LoRA fine-tuning achieved remarkable results here, with a MAE of 0.65 (nearly half that of full fine-tuning). There’s a clear hierarchy visible in the results: zero-shot → covariates → fine-tuning → LoRA, suggesting the model effectively leverages each additional source of information.

Classical methods, meanwhile, failed dramatically. All statistical baselines have MASE above 8, meaning they’re 8x worse than the naïve forecast. The complex patterns in transformer temperature data simply defeat traditional approaches. LoRA also achieved the best uncertainty quantification: 97.9% coverage with the narrowest prediction intervals.
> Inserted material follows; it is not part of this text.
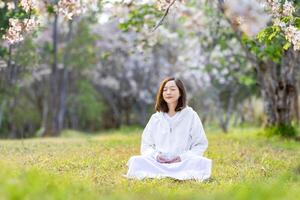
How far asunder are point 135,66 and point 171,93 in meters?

ETTh1 showcases the power of foundation models. The irregular patterns and multivariate dependencies here are beyond what classical methods can capture, but Chronos-2 handles them effectively.

ETTh1 Predict

Traffic (California Freeway Occupancy)

This large-scale dataset from the California Department of Transportation contains road occupancy rates measured by 862 sensors across San Francisco Bay area freeways from January 2015 through December 2016. That’s roughly 15 million total observations. Traffic data presents unique difficulties: the sheer number of series requires scalable approaches, traffic at one location affects nearby sensors, and there are complex seasonal patterns including rush hour, weekend effects, and holiday variations. The occupancy values range from 0 to 1, with nighttime readings often near zero.

We tested 96-hour forecasts for each sensor.

Model	MAE	RMSE	MAPE (%)	SMAPE (%)	MASE	Coverage (%)	Interval Width
chronos2	0.0132	0.0299	43.92	37.65	1.57	74.0	0.038
chronos2-cov	0.0134	0.0304	47.22	39.46	1.60	73.3	0.039
chronos2-ft	0.0142	0.0317	43.01	36.65	1.69	69.6	0.035
chronos2-ft-lora	0.0143	0.0316	43.84	37.50	1.70	66.6	0.034
arima	0.0278	0.0427	186.09	87.59	3.31	99.7	0.694
auto-arima	0.0284	0.0411	369.35	71.50	3.38	92.9	0.144
holt-winters	0.1087	0.2763	1078.24	100.90	12.95	86.0	0.617

Here’s something interesting: zero-shot Chronos-2 performed best on point metrics, and fine-tuning actually hurt performance. Both fine-tuning approaches slightly worsened results, possibly due to overfitting on the limited training window.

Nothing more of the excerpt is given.